Tra gli altri obiettivi, la strategia di decarbonizzazione per il 2050 prevede l’assorbimento di 1,2 miliardi di tonnellate di CO2 da parte dei pozzi di carbonio (in gran parte nelle aree forestali) entro il 2050, pari a due terzi delle emissioni di carbonio del Paese. Si tratta di una previsione estremamente poco plausibile, dato che per raggiungere questo parametro, la capacità di assorbimento delle foreste deve crescere del 120%, mentre l’area forestale russa si è ridotta del 10% negli ultimi due decenni e il tasso di deforestazione continua a crescere.L’invasione dell’Ucraina e l’arresto della transizione 

L’invasione dell’Ucraina iniziata il 24 febbraio 2022 ha radicalmente modificato la geopolitica dell’energia nella regione e a livello globale, portando la Russia a rimodulare le sue ambizioni e ad arrestare il processo di transizione energetica. La Russia, colpita da un numero di sanzioni senza precedenti, è stata collateralmente abbandonata dai partner europei che hanno deciso di rinunciare alla loro decennale dipendenza dai combustibili fossili russi, in particolare dal gas. La scelta russa di procedere con una guerra di aggressione contro l’Ucraina non ha fatto altro che danneggiare il potenziale della già timida transizione energetica, introducendo quattro grandi ostacoli al cammino russo verso la decarbonizzazione:  restrizioni di bilancio dovute alla perdita del principale mercato di esportazione di materie prime della Russia (l’Europa); mancanza/limitazione dell’accesso agli investimenti internazionali; mancanza/limitazione dell’accesso alle tecnologie d’avanguardia; perdita dei fattori politici (esterni) per accelerare la transizione in patria.

La nuova geopolitica del clima e dell’energia 

Lo spazio politico per impegnare la Russia sul clima, così come lo spazio finanziario e di mercato per consentire la trasformazione del sistema energetico russo sono ora estremamente limitati. Nell’attuale contesto, le ambizioni della Russia in materia di energia pulita e di clima sono appese a un filo, almeno fino a quando non ci saranno cambiamenti significativi nell’attuale regime di sanzioni. La Russia sembra addirittura pronta ad utilizzare l’adozione di misure a tutela del clima come merce di scambio, comportamento già adottato in occasione della COP26 quando cercò di barattare l’adesione all’impegno globale sul metano, il Global Methane Pledge, con un alleggerimento delle sanzioni per i “progetti di investimento verdi” rivolti alle compagnie statali di combustibili fossili come Gazprom.

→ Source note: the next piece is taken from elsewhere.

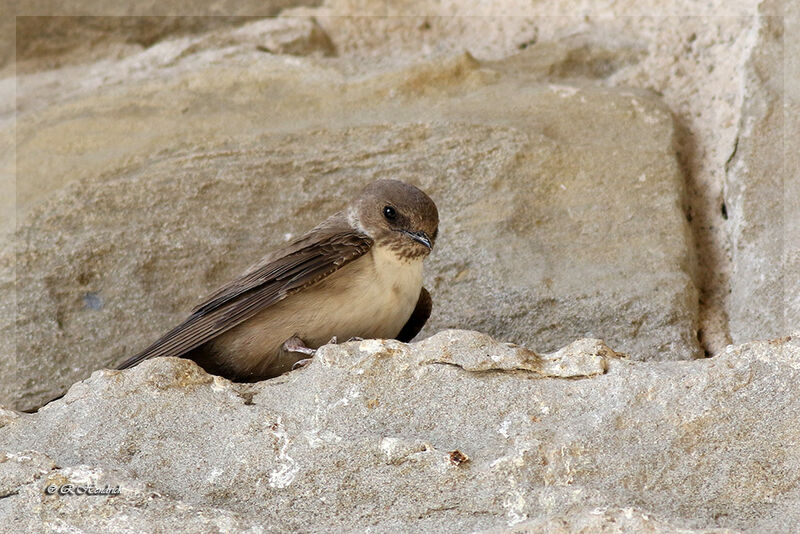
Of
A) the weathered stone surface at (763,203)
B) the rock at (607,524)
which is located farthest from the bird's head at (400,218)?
the rock at (607,524)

Tuttavia, un impegno russo verso una forte e solida transizione energetica è fondamentale per garantire una efficace lotta globale ai cambiamenti climatici. Vi sono alcune vie percorribili al fine di non scadere, da un lato in dannosi tradeoff, e dall’altro, non sacrificare il sostegno all’Ucraina: in primo luogo, risulta cruciale mantenere i legami accademici e consentire la partecipazione degli scienziati russi alla comunità scientifica internazionale. Una collaborazione simile non solo risulta importante per la disponibilità dei dati, ma anche per garantire un continuo monitoraggio. Inoltre, prepara il terreno per cooperazione industriale e politica in un momento successivo. 

Non si può, in aggiunta, non sostenere la società civile e il mondo accademico in esilio: molti attivisti per l’ambiente e il clima, scienziati politici, economisti ed esperti di energia hanno dovuto abbandonare la Russia dopo la guerra. Il loro apporto sarebbe fondamentale al fine di tutelare il futuro climatico non solo della Russia, ma del resto del mondo.